» **ЧТО СДЕЛАТЬ**:
A - Перепишите из рассказа о виктории отрывок, который начинается словами «Через весь сад-огород» и заканчивается словами «Людмила посадила викторию.».
B - Во всех записях замените «point» на «dot» и приведите эти записи целиком, больше ничего не меняя.

» **ИСХОДНЫЙ ТЕКСТ**:
───

Через весь сад-огород прямо-наискосок у нас пролегла низинка.
   Она у нас так и остаётся под травкой. В конце огорода через неё мостик перебросил.
   Осталось две канавы возле старой бани. Вода по ним стекает в весеннюю ямку. Летом ямка пересыхает. А канавы остаются, подзарастут, я их почищу, мосточки поправлю. Вот и ладно.

   Несколько лет назад великий помощник-рыхлитель за огородом навыворачивал большие кучи земли. Был конец сентября. Мы с Людмилой взяли вёдра, лопату, пошли за огород. Больно кротовья земля хороша: рассыпчатая, ни травинки. Грузим в вёдра, да на огород носим. Кроту спасибо.


   Виктория.

   На месте сарая уместилась банька, а когда убрал навес, то я перекопал на этом месте землю. Людмила посадила викторию.
   У неё сразу была мечта развести ягоды,  но в первый год ничего не вышло.  Первую викторию Людмила посадила в углу огорода, где место повыше. Виктория прижилась. Но в следующем году пришлось её оттуда убирать: там место под домик нужно было.

   Осенью Людмила в саду у коллеги набрала усов и посадила на месте, где был сарайный навес. а потом я каждый год немного целину раскапывал, земля там была очень плодородная, а Людмила подсаживала усы.
   В первое лето, как и советовала коллега-садовод, Людмила весь цвет оборвала, зато на следующий год у нас уже были ягоды, хороший урожай.
   Дело шло по нарастающей. Но чтобы не сглазить, мы соблюдали своего рода ритуал: пойдём собирать викторию, берём чашку, а вдруг ягод нет. Чашку наполним, идём за посудой побольше, потом ещё побольше. Глядишь, так ведро и наберём и тихонько удивляемся: неужели это мы вырастили.

   Ели мы её всей семьёй вдосталь, пили чай, Людмила стряпала пирожки. Делились викторией с родителями, бабушку Нюру с дедом Дмитрием угощали. Варили компоты на зиму. Людмила варила варенье.

   Очень много сил отнимала прополка.
   Обычная картина: печёт солнышко, мухота кружится, А Людмила с Дашей и Ксюшей на ягодном поле - и головы поднять некогда. Они пропалывали, я перекапывал, с усами боролись, рассаживали. Зато ягоды было вдоволь. Хорошо было то, что поливать не надо было, влаги и так хватало.
   Нам так и не верилось, что виктории может быть так много, что её можно досыта есть.

   А потом пришли дрозды. Скачут по канавам весёленькие такие симпатичные птички, а ягод нет. Вернее, они есть, только все надклёванные. Началась у нас с ними война. Я пробовал их пугать: чучело ставил, камни кидал – им всё нипочём. Марк прислал сетку маскировочную, стали ей накрывать грядки. Дрозды там запутывались и за свою наглость расплачивались жизнью. Дроздов было жалко, но викторию и наши труды ещё жальче.
   С дроздами ещё ягодной мороки добавилось.
   Развели ягодников – много. Девчонки выросли, уехали учиться. Стали мы ягодники уменьшать.

───

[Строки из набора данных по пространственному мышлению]
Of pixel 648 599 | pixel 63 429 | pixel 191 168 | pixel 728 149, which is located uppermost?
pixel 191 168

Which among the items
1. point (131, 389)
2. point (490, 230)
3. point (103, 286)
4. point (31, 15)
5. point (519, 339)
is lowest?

───

» **ОТВЕТЫ К ЗАДАНИЯМ**:
A -
Через весь сад-огород прямо-наискосок у нас пролегла низинка.
   Она у нас так и остаётся под травкой. В конце огорода через неё мостик перебросил.
   Осталось две канавы возле старой бани. Вода по ним стекает в весеннюю ямку. Летом ямка пересыхает. А канавы остаются, подзарастут, я их почищу, мосточки поправлю. Вот и ладно.

   Несколько лет назад великий помощник-рыхлитель за огородом навыворачивал большие кучи земли. Был конец сентября. Мы с Людмилой взяли вёдра, лопату, пошли за огород. Больно кротовья земля хороша: рассыпчатая, ни травинки. Грузим в вёдра, да на огород носим. Кроту спасибо.


   Виктория.

   На месте сарая уместилась банька, а когда убрал навес, то я перекопал на этом месте землю. Людмила посадила викторию.

B -
Of pixel 648 599 | pixel 63 429 | pixel 191 168 | pixel 728 149, which is located uppermost?
pixel 191 168

Which among the items
1. dot (131, 389)
2. dot (490, 230)
3. dot (103, 286)
4. dot (31, 15)
5. dot (519, 339)
is lowest?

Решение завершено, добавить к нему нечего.